--- Instruction 1 ---
Reproduce the part of the thread on searching a Pandas dataframe starting at "Reputation: 5498" and ending at "type(df.test[0])".

--- Passage shown ---
Reputation: 5498
How can I search for the string 'data1'
in the following Pandas dataframe?
This is where the string can be found:
df.test[0][0]['term']
'data1'
Further information regarding dataframe structure:
df.test[0]
[{'term': 'data1', 'a': "foo", 'b': "bar"},
{'term': 'data2' ,'a': "foo", 'b': "bar"}]
type(df.test)
pandas.core.series.Series
type(df.test[0])
list
type(df.test[0][0])
dict
What have I tried?
I appreciate that something like df.test.str.contains('Data1')
is required but I'm not sure how to do this with the nested list/dict data structure
Upvotes: 1
Views: 66
Reputation: 863226
The easiest is convert to string, so test by string represenatation of list of dicts:
df.test.astype(str).str.contains('data1')
If need test by term
key:
df['test'].apply(lambda x: any(y.get('term') == 'data1' for y in x))
Or by all values of dicts:
df['test'].apply(lambda x: any('data1' in y.values() for y in x))
Sample:
a = [{'term': 'data1', 'a': "foo", 'b': "bar"},
{'term': 'data2' ,'a': "foo", 'b': "bar"}]
b = [{'term': 'data4', 'a': "foo", 'b': "bar"},
{'term': 'data2' ,'a': "foo", 'b': "bar"}]
df = pd.DataFrame({"test": [a, b]})
print (df)
test
0 [{'term': 'data1', 'a': 'foo', 'b': 'bar'}, {'...
1 [{'term': 'data4', 'a': 'foo', 'b': 'bar'}, {'...
print (df.test.astype(str).str.contains('data1'))
0 True
1 False
Name: test, dtype: bool
print (df['test'].apply(lambda x: any(y.get('term') == 'data1' for y in x)))
0 True
1 False
Name: test, dtype: bool
print (df['test'].apply(lambda x: any('data1' in y.values() for y in x)))
0 True
1 False
Name: test, dtype: bool
Upvotes: 2

--- Source records ---

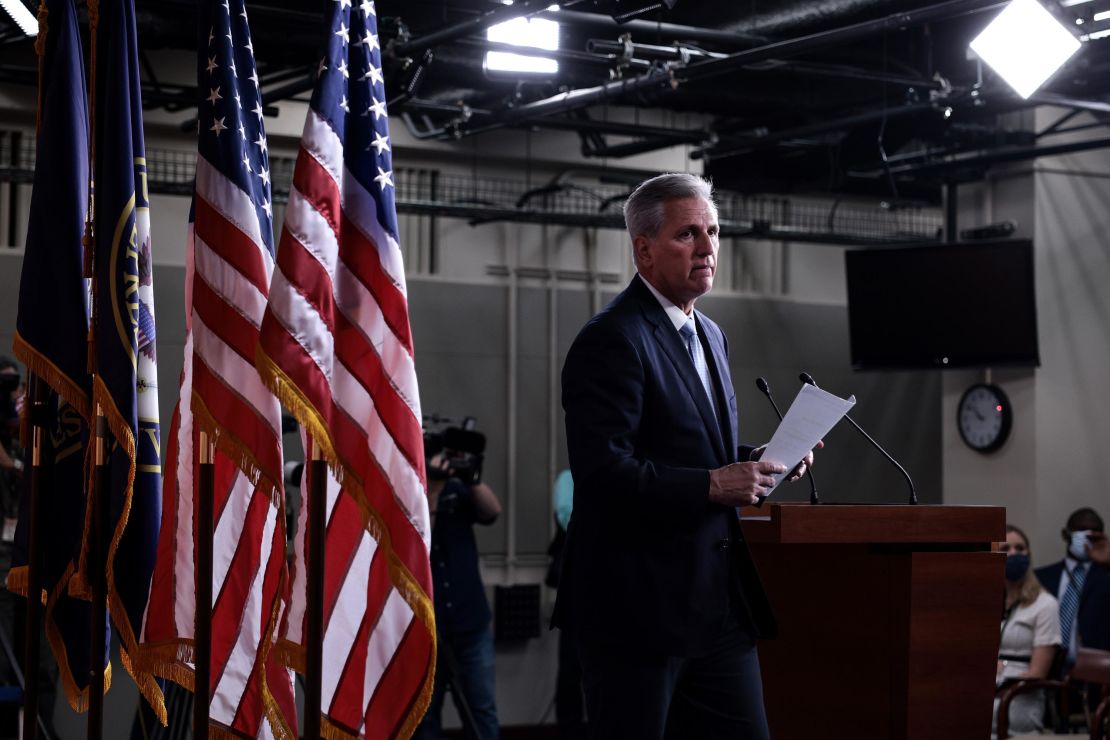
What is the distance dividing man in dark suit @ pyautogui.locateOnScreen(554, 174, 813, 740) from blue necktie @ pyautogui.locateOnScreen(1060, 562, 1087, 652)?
15.4ft

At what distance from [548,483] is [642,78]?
3152 millimetres

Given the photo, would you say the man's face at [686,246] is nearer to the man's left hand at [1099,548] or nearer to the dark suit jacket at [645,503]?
the dark suit jacket at [645,503]

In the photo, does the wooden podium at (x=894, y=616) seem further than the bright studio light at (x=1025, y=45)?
No

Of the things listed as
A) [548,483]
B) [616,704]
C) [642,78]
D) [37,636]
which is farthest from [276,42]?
[616,704]

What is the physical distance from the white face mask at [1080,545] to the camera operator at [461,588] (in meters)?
2.82

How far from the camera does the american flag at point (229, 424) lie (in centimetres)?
286

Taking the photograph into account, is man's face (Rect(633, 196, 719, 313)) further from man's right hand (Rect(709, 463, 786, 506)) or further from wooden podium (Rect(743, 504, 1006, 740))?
wooden podium (Rect(743, 504, 1006, 740))

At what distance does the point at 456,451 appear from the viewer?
6.41 metres

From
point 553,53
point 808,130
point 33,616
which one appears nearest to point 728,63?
point 553,53

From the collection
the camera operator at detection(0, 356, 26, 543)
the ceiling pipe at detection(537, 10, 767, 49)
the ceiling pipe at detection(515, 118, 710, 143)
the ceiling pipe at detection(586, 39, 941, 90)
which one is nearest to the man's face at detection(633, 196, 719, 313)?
the ceiling pipe at detection(586, 39, 941, 90)

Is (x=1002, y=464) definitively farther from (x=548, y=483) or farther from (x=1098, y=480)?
(x=548, y=483)

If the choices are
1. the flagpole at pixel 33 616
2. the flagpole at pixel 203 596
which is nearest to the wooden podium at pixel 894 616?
the flagpole at pixel 203 596

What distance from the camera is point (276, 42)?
6.60 metres

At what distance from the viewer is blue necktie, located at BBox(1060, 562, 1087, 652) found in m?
Answer: 6.96
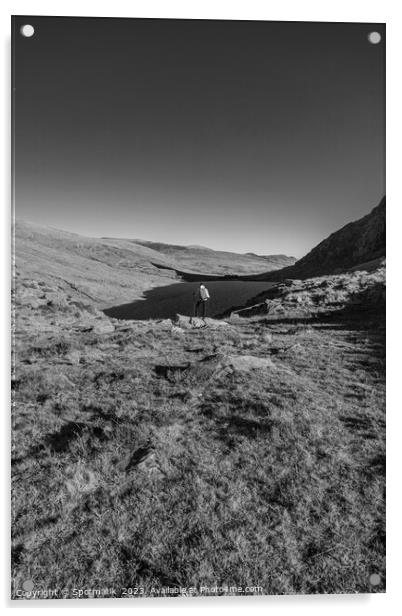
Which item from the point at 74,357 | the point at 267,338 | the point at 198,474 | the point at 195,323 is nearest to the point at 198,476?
the point at 198,474

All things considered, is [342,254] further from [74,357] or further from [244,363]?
[74,357]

--- Instruction 2 ---
Rewrite the records starting at the line that contains "From the collection" and ending at the end of the records, with "wooden podium" replaced by "lectern" and everything else unchanged. Return only those lines, and leave out the pictures.

--- Full output 1 ---
Reputation: 5498
How can I search for the string 'data1'
in the following Pandas dataframe?
This is where the string can be found:
df.test[0][0]['term']
'data1'
Further information regarding dataframe structure:
df.test[0]
[{'term': 'data1', 'a': "foo", 'b': "bar"},
{'term': 'data2' ,'a': "foo", 'b': "bar"}]
type(df.test)
pandas.core.series.Series
type(df.test[0])

--- Full output 2 ---
From the collection
the camera operator at detection(0, 356, 26, 543)
the ceiling pipe at detection(537, 10, 767, 49)
the ceiling pipe at detection(515, 118, 710, 143)
the ceiling pipe at detection(586, 39, 941, 90)
which one is nearest to the man's face at detection(633, 196, 719, 313)?
the ceiling pipe at detection(586, 39, 941, 90)

Is (x=1002, y=464) definitively farther from (x=548, y=483) or farther from (x=1098, y=480)?
(x=548, y=483)

If the choices are
1. the flagpole at pixel 33 616
2. the flagpole at pixel 203 596
which is nearest to the lectern at pixel 894 616?
the flagpole at pixel 203 596

What distance from the camera is point (276, 42)?
6.60 metres

At what distance from the viewer is blue necktie, located at BBox(1060, 562, 1087, 652) found in m?
Answer: 6.96
Which item from the point at 74,357 | the point at 267,338 | the point at 198,474 | the point at 195,323 is nearest to the point at 198,476?
the point at 198,474

All things considered, is [342,254] further from [74,357] or further from [244,363]?
[74,357]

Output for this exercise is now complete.